Dernier jour de festival en ce qui me concerne mais il se poursuit jusqu’au 31 juillet.
Quel dommage ç’aurait été que je ne trouve pas de créneau pour le spectacle que L'autre Compagnie présente au Théâtre Transversal à 10 h 45.
Noir et humide est un bijou.
Et surtout n’allez pas vous imaginer que, parce que c’est un conte, il est pour les enfants. J’ai dégusté cette heure comme un moment de grâce.
Ça commence dans un noir absolu, les oreilles en étau dans des sons étranges qui ne sont pas familiers, sans être pour autant désagréables. On devine la comédienne avant de la découvrir, sobrement vêtue d’une robe noire, le visage éclairé, comme serti dans une chevelure qui compose une couronne.
Elle est assise face à un micro, lequel soutient sa voix car elle est en immersion constante dans un univers sonore composé de nappes de synthétiseurs et de rythmes électroniques traversés parfois de ces notes échappées de ces petits moulins que les enfants tournent à la manivelle. C’est le musicien Vincent Hours, installé à cour avec ses appareils qui joue en direct, ce qui instaure une épaisseur au récit.
Camille Carraz raconte, avec des mots et avec des gestes de main très précis, sorte de langue des signes des émotions qui suivent une chorégraphie captivante. Sa voix est posée, encourageante, sans l’ombre d’une angoisse. Sa prononciation est parfaite et elle dit les didascalies, au rythme des mouvements de ses mains. Le texte se répète par bribes, comme dans un conte de randonnée typique de la littérature jeunesse où le récit avance à la manière d’un crabe, en reculant avant de progresser.
Derrière elle, le décor est un tableau noir et blanc, aux allures de vitrail, qui évolue à l’instar des images de ces albums où l’on perçoit des formes en 3D grâce aux autostéréogrammes qu’on appelle aussi des anaglyphes. Chaque page présente deux images en 2D d'un même objet prises sous un angle légèrement différent, afin que le cerveau puisse reconstituer une vue 3D de cet objet. Il suffit pour cela que le cerveau fasse un effort oculaire de convergence et de mise au point dissociée de l'accommodation. Le cerveau analyse les deux images pour n’en faire qu’une. On appelle ça la vision stéréoscopique.

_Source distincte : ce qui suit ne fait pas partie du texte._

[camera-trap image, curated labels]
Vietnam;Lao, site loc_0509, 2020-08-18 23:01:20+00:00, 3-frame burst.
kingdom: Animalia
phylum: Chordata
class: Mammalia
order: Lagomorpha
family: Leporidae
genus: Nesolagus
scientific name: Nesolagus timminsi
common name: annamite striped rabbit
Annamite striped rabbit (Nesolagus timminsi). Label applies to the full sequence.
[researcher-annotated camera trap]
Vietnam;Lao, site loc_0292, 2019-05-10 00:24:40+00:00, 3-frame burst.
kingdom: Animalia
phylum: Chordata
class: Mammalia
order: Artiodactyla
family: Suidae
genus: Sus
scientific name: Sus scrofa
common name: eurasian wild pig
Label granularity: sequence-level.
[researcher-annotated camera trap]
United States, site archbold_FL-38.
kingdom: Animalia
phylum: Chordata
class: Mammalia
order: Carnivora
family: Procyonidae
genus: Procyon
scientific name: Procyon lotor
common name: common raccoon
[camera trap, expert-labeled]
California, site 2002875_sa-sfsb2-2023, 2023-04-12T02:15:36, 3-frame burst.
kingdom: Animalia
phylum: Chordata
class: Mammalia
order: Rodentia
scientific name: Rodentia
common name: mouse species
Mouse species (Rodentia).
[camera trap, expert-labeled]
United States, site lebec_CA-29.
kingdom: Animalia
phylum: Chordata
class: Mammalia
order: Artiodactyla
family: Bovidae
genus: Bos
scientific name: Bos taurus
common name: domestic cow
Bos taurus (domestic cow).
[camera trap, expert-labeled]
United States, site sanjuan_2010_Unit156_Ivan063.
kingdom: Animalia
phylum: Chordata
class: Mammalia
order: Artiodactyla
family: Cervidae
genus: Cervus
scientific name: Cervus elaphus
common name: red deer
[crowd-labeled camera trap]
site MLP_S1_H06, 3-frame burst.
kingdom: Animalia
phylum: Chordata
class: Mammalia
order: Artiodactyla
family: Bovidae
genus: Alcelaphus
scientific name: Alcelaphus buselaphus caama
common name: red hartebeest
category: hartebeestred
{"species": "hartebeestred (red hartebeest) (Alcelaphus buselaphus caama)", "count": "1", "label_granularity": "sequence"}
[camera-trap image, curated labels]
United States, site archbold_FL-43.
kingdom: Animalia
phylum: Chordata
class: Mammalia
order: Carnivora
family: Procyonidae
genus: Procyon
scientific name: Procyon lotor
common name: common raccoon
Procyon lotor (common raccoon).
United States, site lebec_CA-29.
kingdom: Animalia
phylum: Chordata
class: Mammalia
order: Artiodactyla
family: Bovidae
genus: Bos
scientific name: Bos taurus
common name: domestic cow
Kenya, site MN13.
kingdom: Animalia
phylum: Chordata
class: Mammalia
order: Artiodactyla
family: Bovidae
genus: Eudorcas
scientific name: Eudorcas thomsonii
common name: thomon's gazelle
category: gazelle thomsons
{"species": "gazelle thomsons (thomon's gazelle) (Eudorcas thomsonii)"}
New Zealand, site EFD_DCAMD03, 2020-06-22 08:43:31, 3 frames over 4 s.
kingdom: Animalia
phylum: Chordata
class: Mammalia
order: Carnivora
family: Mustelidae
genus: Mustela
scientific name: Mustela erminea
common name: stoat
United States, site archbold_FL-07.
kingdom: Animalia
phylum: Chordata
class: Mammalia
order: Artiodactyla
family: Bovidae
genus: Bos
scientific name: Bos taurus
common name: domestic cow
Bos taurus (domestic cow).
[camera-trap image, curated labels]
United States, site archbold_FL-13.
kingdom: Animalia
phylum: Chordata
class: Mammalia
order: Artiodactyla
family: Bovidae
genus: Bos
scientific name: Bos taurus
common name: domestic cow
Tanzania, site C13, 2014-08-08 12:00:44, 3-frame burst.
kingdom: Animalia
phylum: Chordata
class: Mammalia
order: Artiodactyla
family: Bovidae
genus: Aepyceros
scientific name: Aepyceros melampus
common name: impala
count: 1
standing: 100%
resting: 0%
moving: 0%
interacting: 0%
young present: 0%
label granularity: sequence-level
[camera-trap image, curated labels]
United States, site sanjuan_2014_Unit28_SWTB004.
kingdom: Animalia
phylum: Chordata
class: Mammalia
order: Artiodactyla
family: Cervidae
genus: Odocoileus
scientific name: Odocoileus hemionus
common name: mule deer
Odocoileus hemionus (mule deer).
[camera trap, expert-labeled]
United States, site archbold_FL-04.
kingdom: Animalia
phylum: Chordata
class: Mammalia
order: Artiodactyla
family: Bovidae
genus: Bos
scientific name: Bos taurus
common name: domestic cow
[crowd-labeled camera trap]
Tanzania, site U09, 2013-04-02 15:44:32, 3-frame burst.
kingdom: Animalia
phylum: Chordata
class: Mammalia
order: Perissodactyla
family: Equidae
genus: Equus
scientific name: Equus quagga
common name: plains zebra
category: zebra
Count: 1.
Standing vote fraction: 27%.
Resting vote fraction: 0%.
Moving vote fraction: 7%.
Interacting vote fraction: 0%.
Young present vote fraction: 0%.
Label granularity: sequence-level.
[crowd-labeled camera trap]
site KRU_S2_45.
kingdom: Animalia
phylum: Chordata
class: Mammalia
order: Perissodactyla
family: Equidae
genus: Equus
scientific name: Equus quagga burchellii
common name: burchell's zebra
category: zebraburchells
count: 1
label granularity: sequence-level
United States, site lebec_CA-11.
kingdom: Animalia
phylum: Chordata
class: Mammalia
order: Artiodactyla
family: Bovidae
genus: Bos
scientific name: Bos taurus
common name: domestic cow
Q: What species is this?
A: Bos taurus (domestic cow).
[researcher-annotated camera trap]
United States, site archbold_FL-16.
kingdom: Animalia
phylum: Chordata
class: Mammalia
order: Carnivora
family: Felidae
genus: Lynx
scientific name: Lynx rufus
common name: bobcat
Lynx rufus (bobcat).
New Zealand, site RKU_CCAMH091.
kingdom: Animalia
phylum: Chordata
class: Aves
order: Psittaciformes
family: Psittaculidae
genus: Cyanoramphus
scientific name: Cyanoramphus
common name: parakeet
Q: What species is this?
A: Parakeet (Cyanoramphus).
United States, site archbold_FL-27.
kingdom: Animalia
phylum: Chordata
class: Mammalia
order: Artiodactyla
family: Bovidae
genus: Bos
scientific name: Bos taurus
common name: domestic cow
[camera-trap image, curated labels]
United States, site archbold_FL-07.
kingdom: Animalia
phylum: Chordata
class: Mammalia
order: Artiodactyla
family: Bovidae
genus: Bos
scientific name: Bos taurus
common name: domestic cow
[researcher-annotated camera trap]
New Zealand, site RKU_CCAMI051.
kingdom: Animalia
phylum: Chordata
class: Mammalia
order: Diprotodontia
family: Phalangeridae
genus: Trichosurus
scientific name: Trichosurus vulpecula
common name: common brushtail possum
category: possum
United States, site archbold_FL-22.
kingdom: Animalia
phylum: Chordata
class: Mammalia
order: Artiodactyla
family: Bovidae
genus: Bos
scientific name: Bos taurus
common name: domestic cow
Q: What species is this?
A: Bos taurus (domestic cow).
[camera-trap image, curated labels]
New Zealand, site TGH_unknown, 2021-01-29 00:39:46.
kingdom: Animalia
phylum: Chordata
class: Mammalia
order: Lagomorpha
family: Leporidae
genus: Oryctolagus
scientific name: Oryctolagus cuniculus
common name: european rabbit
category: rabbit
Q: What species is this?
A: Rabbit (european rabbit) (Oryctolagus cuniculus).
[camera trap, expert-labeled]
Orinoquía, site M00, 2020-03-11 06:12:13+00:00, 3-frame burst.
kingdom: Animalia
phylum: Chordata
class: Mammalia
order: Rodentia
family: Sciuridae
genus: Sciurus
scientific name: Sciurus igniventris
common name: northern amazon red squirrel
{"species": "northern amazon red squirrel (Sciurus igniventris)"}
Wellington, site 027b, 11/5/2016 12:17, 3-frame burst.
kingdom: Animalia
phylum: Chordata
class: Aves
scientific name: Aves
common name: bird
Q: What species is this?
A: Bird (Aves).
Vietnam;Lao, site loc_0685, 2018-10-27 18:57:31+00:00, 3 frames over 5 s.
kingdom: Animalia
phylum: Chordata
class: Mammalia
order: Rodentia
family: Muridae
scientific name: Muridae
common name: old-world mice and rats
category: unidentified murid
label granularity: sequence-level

A ceci près qu’ici c’est la vidéaste-plasticienne, Pauline Léonet, dont la régie est à vue, à jardin, qui opère et qui fait apparaître les objets cités. Le spectateur est ainsi dans un espace qui tient du studio de création et dont il s’évaderait sans y prendre garde, comme pris par la main et conduit par la conteuse dans la maison de la petite fille.
On suit Lene, une petite fille qui profite de l'absence de sa mère pour faire ce qui lui est interdit : descendre à la cave, là où il fait noir et humide et où il y a des choses noires et humides qu'elle ne connait pas. Elle devra surmonter sa peur, dérober la lampe torche de son frère Asle et surtout trouver la force de désobéir ...
Tout est si juste que la mise en scène pourtant très précise de Frédéric Garbe se fait oublier. On est embarqué, par la voix, les gestes, la musique et les images qui, ensemble, exerce un attrait hypnotique qui nous autorise à entrer dans la tête de l’enfant.
Des pauses offrent des moments de respiration pour la comédienne. C’est l’occasion de plonger le regard dans ce que j’ai pris pour des sculptures dans des blocs de glace mais qui sont de superbes œuvres de papier réalisées par la plasticienne. Leur mise en lumière est une ponctuation qui recentre le récit.
Aïe aïe aïe dit Lene a chacune des péripéties retardant sa progression. On la suit pas à pas, tantôt Alice, tantôt Petit Chaperon que la mère n’a pas mise en garde d’un danger qui ne vient peut-être pas de cette cave où tout est noir et humide.
Si ce conte n’est pas mis en scène pour un public d’enfants (tout en leur étant bien entendu accessible) il n’empêche que Jon Fosse l’a écrit en tant que tel en 1994. Il a publié aussi de la poésie, des romans et des pièces de théâtre qui ont été montées entre autres par Claude Rémy, Patrice Chéreau, ou Jacques Lassalle.
Noir et humide est une plongée immersive et sensorielle dans le monde de l'enfance que nous avons peut-être fini par oublier. Il donne envie de re-feuilleter les grands classiques de la littérature jeunesse, notamment les œuvres conceptuelles (sans texte) en noir et blanc de Rascal. Je signale à cet égard que la ville d’Avignon possède depuis plus de quarante ans une librairie spécialisée, riche de plus de 30 000 références, qui s’appelle l’Eau Vive, au 15 rue du Vieux Sextier.
Article extrait d’une publication intitulée "Avignon le 21 juillet au Transversal, au Théâtre de l’Adresse, au Girasole et aux Brunes".